Regarding problems in the past, 13 (4.4%) students reported to have had an STI, 12 (4%) referred to vaginal discharge, 11 (3.7%) mentioned vaginal itching, 2 (0.7%) had ulcers and/or lesions and 1 (0.3%) developed a vaginal wart.

A survey in Rio de Janeiro, whose sample was high school students in the age group from 14 to 20 years, revealed that 5% of public school students declared to carry or have carried an agent that causes STIs, versus 7.5% in private schools3. These values are higher than those obtained in the present study.

All the participants that contracted an STI said they sought for a proper treatment in health services. It is paramount to stress the need to examine and treat sex partners too, who can benefit if there is a long-term relationship or an affectional bond, according to literature20.

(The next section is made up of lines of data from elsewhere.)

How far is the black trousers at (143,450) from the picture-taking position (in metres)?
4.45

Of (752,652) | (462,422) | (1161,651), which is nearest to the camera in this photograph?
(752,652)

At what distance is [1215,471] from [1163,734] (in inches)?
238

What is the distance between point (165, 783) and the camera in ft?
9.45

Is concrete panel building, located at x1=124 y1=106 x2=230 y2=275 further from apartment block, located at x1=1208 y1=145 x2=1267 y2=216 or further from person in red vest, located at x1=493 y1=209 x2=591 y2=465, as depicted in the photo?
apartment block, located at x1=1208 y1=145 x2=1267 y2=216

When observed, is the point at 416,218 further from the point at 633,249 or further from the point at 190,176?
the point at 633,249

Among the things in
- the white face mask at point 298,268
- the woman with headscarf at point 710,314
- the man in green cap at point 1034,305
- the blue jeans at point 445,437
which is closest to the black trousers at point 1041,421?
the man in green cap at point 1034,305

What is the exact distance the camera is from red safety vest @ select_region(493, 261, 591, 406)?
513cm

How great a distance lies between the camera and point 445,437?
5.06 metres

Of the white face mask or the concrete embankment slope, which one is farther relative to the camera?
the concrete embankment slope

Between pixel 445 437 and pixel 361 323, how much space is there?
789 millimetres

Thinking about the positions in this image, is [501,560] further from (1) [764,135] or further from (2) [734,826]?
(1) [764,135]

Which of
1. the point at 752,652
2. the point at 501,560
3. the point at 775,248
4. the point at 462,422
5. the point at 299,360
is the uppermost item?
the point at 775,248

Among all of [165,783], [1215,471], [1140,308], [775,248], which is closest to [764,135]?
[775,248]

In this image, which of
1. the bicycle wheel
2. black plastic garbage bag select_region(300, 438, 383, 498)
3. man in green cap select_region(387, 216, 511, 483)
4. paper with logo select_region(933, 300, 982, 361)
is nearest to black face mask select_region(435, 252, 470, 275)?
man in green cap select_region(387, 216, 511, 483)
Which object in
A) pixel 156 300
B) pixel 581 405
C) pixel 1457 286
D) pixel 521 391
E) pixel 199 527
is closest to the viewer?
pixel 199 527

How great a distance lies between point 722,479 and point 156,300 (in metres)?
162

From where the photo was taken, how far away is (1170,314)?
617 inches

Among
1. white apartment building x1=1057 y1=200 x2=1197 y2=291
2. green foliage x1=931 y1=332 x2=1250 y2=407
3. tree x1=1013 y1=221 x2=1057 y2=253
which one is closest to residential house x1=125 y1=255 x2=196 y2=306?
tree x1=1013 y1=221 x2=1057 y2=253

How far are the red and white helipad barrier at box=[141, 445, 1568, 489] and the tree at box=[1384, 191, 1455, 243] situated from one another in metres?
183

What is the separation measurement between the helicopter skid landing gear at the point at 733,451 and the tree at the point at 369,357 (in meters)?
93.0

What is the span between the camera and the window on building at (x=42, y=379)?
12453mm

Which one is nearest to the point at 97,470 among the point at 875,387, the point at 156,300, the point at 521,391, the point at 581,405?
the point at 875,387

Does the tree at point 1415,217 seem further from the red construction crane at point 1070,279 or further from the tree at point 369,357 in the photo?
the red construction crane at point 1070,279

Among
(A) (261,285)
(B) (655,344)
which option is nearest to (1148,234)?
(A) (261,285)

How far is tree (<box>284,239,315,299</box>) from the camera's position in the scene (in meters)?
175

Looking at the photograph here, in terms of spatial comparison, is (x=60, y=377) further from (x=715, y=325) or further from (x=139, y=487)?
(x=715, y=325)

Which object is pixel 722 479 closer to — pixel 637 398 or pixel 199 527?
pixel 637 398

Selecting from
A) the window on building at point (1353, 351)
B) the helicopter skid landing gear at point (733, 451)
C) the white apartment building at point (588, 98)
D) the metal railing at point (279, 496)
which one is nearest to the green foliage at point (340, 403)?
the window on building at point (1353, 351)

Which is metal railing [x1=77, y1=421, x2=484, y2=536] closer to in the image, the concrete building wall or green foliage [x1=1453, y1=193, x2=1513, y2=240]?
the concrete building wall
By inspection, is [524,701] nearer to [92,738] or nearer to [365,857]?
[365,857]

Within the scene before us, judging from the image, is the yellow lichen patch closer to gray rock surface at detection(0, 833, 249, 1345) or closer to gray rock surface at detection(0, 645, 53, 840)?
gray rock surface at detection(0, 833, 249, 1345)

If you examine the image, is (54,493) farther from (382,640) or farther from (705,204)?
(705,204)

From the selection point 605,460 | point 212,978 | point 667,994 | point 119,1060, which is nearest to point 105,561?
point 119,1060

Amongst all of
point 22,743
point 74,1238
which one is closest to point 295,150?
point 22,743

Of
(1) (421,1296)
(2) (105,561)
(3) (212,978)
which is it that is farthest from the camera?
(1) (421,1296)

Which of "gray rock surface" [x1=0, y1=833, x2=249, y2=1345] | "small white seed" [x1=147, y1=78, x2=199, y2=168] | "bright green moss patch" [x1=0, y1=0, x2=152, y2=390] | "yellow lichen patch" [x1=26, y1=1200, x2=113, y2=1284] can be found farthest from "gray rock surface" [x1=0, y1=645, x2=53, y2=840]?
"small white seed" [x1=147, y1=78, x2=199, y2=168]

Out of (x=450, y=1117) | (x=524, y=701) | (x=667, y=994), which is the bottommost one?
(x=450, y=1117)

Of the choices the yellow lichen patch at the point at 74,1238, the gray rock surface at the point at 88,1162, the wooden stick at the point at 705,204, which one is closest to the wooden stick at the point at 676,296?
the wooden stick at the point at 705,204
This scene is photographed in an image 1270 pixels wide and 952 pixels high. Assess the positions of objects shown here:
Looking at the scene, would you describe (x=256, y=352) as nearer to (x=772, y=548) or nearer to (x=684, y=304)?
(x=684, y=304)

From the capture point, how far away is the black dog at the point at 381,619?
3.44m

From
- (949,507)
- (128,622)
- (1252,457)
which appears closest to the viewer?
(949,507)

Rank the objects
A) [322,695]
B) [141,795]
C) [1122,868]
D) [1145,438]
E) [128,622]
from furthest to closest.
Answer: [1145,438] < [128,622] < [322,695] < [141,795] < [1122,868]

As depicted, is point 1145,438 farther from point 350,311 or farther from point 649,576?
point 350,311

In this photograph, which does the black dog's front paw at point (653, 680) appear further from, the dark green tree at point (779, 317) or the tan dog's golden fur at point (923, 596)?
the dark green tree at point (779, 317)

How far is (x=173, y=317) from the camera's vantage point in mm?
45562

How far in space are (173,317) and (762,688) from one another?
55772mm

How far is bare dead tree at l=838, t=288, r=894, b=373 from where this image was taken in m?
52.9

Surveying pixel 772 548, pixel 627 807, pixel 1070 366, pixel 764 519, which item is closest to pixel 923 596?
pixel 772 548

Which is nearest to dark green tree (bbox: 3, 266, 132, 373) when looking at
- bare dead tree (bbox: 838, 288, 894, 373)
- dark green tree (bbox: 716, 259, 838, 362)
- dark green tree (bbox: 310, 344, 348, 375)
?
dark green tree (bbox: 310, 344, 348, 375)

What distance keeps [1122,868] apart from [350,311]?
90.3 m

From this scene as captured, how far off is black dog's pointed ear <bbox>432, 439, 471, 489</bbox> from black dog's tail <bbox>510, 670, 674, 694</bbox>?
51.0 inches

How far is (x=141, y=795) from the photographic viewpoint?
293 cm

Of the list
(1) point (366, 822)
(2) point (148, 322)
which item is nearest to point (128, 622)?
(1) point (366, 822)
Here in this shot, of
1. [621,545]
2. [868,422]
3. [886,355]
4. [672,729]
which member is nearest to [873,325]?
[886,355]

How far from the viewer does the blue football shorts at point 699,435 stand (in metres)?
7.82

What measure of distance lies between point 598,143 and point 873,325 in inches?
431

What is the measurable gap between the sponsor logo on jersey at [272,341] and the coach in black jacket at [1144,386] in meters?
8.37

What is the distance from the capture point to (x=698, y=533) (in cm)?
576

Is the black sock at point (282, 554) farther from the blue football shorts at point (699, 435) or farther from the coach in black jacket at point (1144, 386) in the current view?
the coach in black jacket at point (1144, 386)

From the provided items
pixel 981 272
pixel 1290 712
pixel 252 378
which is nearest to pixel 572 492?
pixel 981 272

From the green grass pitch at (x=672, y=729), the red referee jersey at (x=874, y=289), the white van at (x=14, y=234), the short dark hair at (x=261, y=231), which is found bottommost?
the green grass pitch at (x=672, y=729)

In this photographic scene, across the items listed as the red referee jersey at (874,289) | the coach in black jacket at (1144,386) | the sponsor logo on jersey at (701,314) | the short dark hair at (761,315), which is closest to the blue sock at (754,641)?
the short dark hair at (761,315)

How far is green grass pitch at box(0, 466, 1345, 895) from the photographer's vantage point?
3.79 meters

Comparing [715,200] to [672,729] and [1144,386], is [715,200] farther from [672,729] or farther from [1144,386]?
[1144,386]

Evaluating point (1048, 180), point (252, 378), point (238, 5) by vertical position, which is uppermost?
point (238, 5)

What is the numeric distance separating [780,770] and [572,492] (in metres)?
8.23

When relating the results of the question about contamination with an STI to the outcomes of the question regarding the diseases that are sexually transmitted, it was observed that, among the 13 (4.4%) people that confirmed to have had an STI, 13 (100%) cited syphilis, 5 (38.5%) mentioned chancroid, 11 (84.6%) marked herpes, 10 (76.9%) included candidiasis, 12 (92.3%) referred to gonorrhea, 4 (30.7%) knew of chlamydia and 271 (97.8%) indicated AIDS. These results showed that the students that claimed to have been infected with an STI had a deeper knowledge of this type of disease, probably as a consequence of being interested in their own health.

Young people usually rely on friends to obtain guidance on STIs/AIDS. This source of information can spread inaccurate facts and encourage unsafe sex practices21. It is necessary to promote healthy sexual behaviors 22, in addition to prevent STIs/AIDS, and nurses, as part of multidisciplinary health teams, can help people adopt protected sex practices through health education.



In the examined sample, most students were single and sexually active. Syphilis and HIV were cited as the most known and chlamydia and chancroid as the least known STIs. The most reported signs and symptoms were genital warts and vaginal discharge; only a minority of students could not identify them. The women that contracted STIs presented vaginal itching and discharge and were assisted in health services to get a proper treatment. The students that had already had an STI had a deeper knowledge of these conditions than the other participants.

The findings of the survey revealed that these university students have information about STIs, but it is incipient, which evidences the need to implement health education activities oriented to this population, whose vulnerability is higher for being sexually active and not having healthy sexual behaviors. Effective health education can be accomplished only if professionals deepen the knowledge of this public. Guidance must be specific and direct, taking into account the preexisting knowledge and aiming to develop in these people the responsibility for their own health.

The authors suggest that similar studies are performed in other universities for comparison of profiles. A limitation of the survey was the absence of a reserved place to apply the questionnaire, which may have led to embarrassment and influenced the answers.